Si conferma la tendenza alla ripresa della spesa per il welfare locale dei Comuni, singolarmente o in forma associata. L’incremento è stato dello 0,2% rispetto al 2014, anno in cui si è registrata una crescita dello 0,8 dopo un triennio di flessione. Nel 2015 la spesa dei Comuni per i servizi sociali, al netto dei contributi degli utenti e del servizio sanitario nazionale, si è attestata, in volume, a circa 6 miliardi e 932 milioni di euro, corrispondenti allo 0,42% del Pil nazionale.
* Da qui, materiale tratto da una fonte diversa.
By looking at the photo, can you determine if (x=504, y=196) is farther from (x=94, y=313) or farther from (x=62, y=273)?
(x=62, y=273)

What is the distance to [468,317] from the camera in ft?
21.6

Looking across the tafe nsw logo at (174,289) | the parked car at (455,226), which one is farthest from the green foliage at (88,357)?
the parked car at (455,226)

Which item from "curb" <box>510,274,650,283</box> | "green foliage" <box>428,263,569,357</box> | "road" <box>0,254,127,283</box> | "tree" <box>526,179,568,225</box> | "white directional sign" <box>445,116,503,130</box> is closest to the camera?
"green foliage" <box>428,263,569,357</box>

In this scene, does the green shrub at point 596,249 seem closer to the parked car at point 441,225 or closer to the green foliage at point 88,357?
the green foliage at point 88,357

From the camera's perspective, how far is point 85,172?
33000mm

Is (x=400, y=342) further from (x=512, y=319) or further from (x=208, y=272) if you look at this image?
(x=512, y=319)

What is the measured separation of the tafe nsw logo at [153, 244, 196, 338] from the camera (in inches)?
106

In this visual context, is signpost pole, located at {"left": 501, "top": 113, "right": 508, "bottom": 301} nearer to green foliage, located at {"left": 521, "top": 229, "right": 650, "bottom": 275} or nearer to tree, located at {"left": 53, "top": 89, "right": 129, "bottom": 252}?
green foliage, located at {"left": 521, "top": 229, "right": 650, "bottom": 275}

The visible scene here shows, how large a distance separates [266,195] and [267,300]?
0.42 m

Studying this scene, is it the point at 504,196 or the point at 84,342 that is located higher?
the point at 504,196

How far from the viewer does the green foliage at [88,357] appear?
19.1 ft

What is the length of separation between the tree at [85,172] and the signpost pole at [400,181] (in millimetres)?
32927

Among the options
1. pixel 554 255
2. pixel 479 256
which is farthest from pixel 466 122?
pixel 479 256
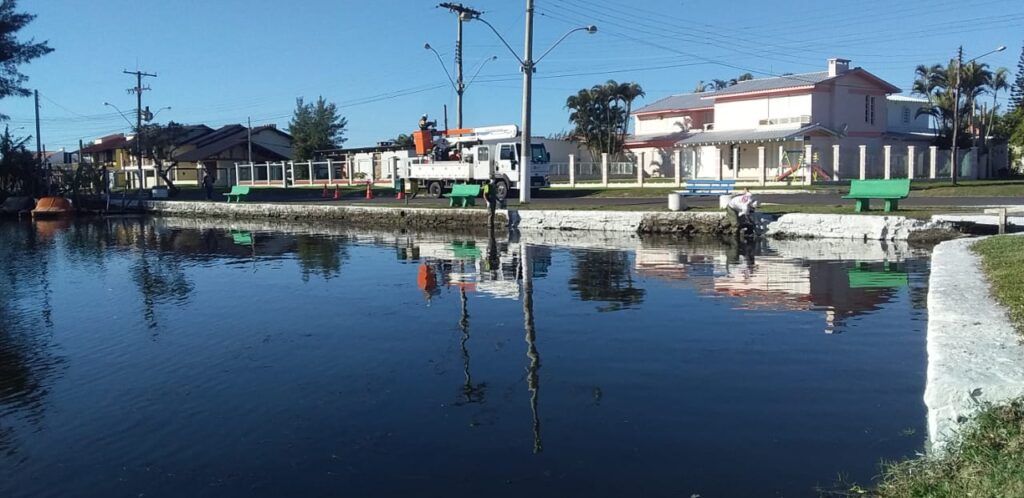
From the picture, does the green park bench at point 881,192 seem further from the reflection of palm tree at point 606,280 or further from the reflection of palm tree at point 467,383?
the reflection of palm tree at point 467,383

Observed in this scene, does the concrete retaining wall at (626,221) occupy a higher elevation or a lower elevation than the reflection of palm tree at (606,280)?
higher

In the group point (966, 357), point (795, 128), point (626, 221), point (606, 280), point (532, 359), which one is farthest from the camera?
point (795, 128)

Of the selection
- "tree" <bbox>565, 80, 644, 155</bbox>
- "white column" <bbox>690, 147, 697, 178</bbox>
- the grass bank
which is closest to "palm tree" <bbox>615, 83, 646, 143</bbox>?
"tree" <bbox>565, 80, 644, 155</bbox>

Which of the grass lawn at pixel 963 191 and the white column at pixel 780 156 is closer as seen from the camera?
the grass lawn at pixel 963 191

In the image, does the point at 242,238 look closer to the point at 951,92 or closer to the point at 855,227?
the point at 855,227

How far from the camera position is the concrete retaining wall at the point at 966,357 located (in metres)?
5.58

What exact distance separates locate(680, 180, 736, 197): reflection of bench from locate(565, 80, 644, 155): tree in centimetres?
4351

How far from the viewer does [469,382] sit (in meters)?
8.65

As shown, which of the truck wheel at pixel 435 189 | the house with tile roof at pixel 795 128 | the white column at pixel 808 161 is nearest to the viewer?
the truck wheel at pixel 435 189

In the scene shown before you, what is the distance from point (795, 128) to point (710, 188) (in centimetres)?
2399

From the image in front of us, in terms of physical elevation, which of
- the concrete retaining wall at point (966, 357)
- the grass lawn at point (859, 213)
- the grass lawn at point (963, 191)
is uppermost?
the grass lawn at point (963, 191)

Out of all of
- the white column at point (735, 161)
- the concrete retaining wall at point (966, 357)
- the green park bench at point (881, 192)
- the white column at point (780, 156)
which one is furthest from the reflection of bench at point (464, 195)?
the concrete retaining wall at point (966, 357)

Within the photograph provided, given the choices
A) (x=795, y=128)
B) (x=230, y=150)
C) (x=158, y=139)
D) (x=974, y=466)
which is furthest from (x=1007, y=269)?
(x=230, y=150)

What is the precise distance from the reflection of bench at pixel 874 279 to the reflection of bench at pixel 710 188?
11967 millimetres
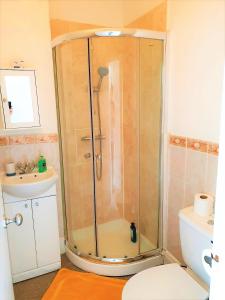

La spesa di cui ha beneficia mediamente un cittadino in un anno è stata pari a 114 euro a livello nazionale ed è rimasta invariata dal 2013 al 2015. Al Sud la spesa pro-capite è risultata decisamente inferiore rispetto al resto d’Italia: da 50 euro pro-capite si è passati a valori superiori ai 100 euro annui in tutte le altre ripartizioni, con un massimo di 166 euro per il Nord-est. Il 38,5% delle risorse è stato destinato alle famiglie con figli, il 25,4% ai disabili, il 18,9% agli anziani, il 7% al contrasto della povertà e dell’esclusione sociale, il 4,2% agli immigrati e lo 0,4% alle dipendenze. Il rimanente 5,6% della spesa sociale dei Comuni è stato assorbito dai costi generali di organizzazione e per i servizi rivolti alla “multiutenza”.
Nell’ultimo decennio la spesa è aumentata del 20,7% e si è gradualmente modificata l’allocazione delle risorse tra le categorie dei beneficiari: è rimasta invariata la quota di spesa rivolta alle famiglie con figli; è aumentato il peso delle risorse destinate a disabilità e immigrazione; si è ridotto il peso dei servizi per gli anziani e, in piccola parte, quello dei servizi e dei contributi rivolti a povertà, disagio adulti e senza fissa dimora.